Online awarding ceremony will be held on December 11th 2020 at 18:00 and can be watched on following link: Mirovna Nagrada Krunoslav Sukic

While we are waiting an online awarding ceremony, here is the explanation of the Awards Committee why they rewarded our book with this significant award for your read. 

“The only thing that has grown in Knin in the last 25 years is the city cemetery” - is the bitter, shocking and realistic statement of an unnamed man from Knin, a citizen trapped in a limbo between the frozen past and the uncertain future. This sad statement, as an epitaph opens “Life in Limbo: A Book of Scars”; by Slaven Rašković and Igor Čoko, published in the spring of 2020 by the Belgrade branch of the German Forum Zivilier Friedensdienst. 

Relatively small in volume “Life in Limbo” is a very important and magnificent book, heavily charged with real and metaphorical lessons about humanity and inhumanity, about being human on one side and atrocities or the poison of indifference on the other.
“Life in Limbo” is a miraculous memory imprint of a picture and a text that tells the story of a city doomed to be a city-cenotaph (as the wise builder Bogdan Bogdanović would put it) and to die out as a fossil of transitional side roads.

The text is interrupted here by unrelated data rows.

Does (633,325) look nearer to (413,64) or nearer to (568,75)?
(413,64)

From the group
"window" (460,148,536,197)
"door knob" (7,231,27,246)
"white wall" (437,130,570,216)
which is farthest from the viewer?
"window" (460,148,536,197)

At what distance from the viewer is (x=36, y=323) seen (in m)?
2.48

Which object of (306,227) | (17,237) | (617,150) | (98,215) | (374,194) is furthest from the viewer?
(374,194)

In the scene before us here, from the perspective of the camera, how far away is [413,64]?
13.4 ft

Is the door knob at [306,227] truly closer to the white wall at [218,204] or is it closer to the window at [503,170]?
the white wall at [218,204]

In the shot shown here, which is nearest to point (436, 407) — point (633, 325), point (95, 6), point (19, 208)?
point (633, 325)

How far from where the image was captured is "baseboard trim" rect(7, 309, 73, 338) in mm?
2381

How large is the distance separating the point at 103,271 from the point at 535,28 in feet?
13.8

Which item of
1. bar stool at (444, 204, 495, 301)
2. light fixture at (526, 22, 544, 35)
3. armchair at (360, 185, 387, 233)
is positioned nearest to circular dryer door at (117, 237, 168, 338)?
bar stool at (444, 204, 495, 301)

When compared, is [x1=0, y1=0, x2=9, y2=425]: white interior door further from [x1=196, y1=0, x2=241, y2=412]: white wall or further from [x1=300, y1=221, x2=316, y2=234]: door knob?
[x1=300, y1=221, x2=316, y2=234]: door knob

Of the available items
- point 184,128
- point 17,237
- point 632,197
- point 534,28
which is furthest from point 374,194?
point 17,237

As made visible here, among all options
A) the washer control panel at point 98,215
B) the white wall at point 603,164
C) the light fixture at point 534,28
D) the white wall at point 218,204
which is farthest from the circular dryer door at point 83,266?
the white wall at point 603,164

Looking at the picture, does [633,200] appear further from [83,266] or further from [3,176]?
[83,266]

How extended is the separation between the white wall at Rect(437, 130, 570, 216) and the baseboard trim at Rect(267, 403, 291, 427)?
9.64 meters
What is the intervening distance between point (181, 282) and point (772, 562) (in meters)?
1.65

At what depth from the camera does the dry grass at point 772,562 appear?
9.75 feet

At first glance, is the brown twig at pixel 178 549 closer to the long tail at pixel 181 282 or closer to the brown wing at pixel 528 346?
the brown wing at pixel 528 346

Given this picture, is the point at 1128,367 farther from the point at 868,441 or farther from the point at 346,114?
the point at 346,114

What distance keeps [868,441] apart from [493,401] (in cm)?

With an authentic, almost punk rebellion style, Rašković with texts and Čoko with photographs created a book guided by empathy. “Life in Limbo” talks about the dystopian tracks of an environment in which a neighbor takes a neighbor’s head overnight, unwanted blood cells are counted and the banality of evil becomes commonplace. The authors resolutely deal with the anatomy of a mythology, which in the last thirty years shaped the city of Knin, on both the Croatian and Serbian sides, as the capital of the nationalist virus of madness that ended in crimes, hatred and persecutions. Leaving behind displaced and devastated souls, Life in Limbo raises hope that we will be volitive and able to deal with stories like Knin or Vukovar as Rašković and Čoko did and thus, create the preconditions for a better and more just society.”